Unlike a website, a car requires access to a physical, proprietary interface to embedded components. You must craft an attack to the interface and ECU.
And there are chips that can have their memory permanently burned into them (I don't know if ECUs use them, however). Patches are impossible, but there's no risk of infection either. Just test it rigorously first.
>Unlike a website, a car requires access to a physical, proprietary interface to embedded components.
That's not necessarily true.
For example, my car's ECU can be reprogrammed using the instrumentation bus. The instrumentation bus can be accessed using the wires that interface with the CD changer. That means that the audio system is on the same network as the ECU -- and if I had a Bluetooth adapter, that'd likely be on the same network as well.
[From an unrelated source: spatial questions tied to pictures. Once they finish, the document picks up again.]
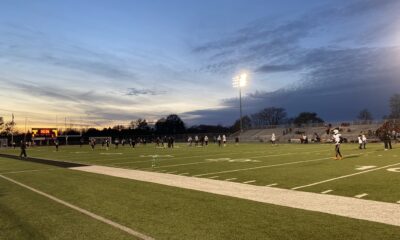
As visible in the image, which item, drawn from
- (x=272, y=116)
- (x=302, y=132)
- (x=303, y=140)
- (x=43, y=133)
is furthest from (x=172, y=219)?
(x=272, y=116)

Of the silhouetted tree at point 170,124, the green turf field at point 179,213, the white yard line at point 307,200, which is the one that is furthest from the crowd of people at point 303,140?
the silhouetted tree at point 170,124

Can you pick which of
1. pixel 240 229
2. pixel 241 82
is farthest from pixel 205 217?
pixel 241 82

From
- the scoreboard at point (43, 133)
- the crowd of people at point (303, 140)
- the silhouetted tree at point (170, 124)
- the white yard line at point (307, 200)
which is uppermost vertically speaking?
the silhouetted tree at point (170, 124)

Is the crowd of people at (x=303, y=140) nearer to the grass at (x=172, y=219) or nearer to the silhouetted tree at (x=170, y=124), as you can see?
the grass at (x=172, y=219)

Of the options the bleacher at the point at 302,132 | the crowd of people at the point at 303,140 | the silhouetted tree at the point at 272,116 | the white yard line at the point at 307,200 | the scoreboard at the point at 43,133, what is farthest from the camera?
the silhouetted tree at the point at 272,116

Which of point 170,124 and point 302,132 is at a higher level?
point 170,124

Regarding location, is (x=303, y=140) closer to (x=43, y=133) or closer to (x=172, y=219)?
(x=172, y=219)

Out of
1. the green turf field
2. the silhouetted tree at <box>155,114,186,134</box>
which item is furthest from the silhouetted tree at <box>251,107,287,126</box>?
the green turf field

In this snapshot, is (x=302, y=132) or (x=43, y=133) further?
(x=43, y=133)

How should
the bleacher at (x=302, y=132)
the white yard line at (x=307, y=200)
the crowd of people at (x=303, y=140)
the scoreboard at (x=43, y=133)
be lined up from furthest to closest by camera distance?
the scoreboard at (x=43, y=133), the bleacher at (x=302, y=132), the crowd of people at (x=303, y=140), the white yard line at (x=307, y=200)

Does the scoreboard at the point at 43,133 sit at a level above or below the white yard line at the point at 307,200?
above

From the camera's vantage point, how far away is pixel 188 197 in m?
9.58

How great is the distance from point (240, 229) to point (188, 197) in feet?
11.0

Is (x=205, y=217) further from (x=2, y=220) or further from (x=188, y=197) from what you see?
(x=2, y=220)
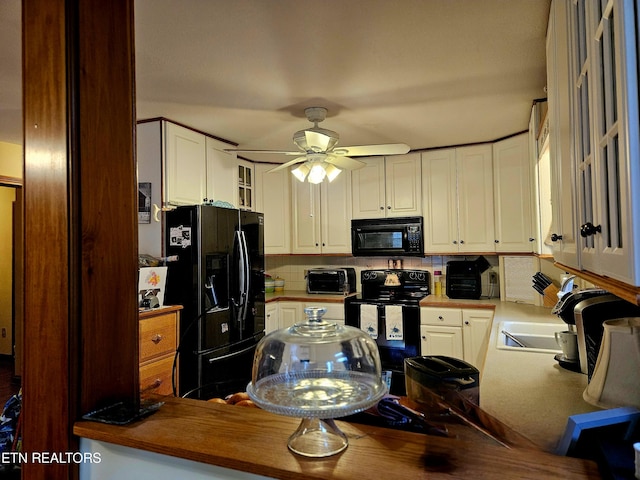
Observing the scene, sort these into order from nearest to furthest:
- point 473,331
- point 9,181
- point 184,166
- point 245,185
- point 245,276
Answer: point 184,166 → point 245,276 → point 9,181 → point 473,331 → point 245,185

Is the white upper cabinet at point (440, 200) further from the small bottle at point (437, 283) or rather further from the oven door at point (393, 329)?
the oven door at point (393, 329)

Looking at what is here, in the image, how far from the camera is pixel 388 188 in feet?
13.8

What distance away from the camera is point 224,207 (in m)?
3.31

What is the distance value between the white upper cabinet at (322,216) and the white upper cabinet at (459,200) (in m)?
0.83

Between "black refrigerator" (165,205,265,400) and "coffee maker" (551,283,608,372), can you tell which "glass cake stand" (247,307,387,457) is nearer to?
"coffee maker" (551,283,608,372)

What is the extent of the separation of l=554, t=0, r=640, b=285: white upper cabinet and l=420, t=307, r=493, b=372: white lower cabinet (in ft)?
8.60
What I meant about it being impossible to patch the ECU was, if they used one of the single-write chips to store the firmware it couldn't be hacked/patched except by being replaced, or possibly manipulated from the inputs.
> Indeed, researchers can disable electronically controlled brakes via Bluetooth
That I didn't know. That's a major security problem, and another reason I'm glad for my 9 year old car.
A friend of mine worked at a company that made diagnostic computers for cars and he managed to brick a BMW that required an engineer from Germany to fix the issue (an upgrade of the BMW's firmware was interrupted by the power going out, leaving the car's computer in an inconsistent state).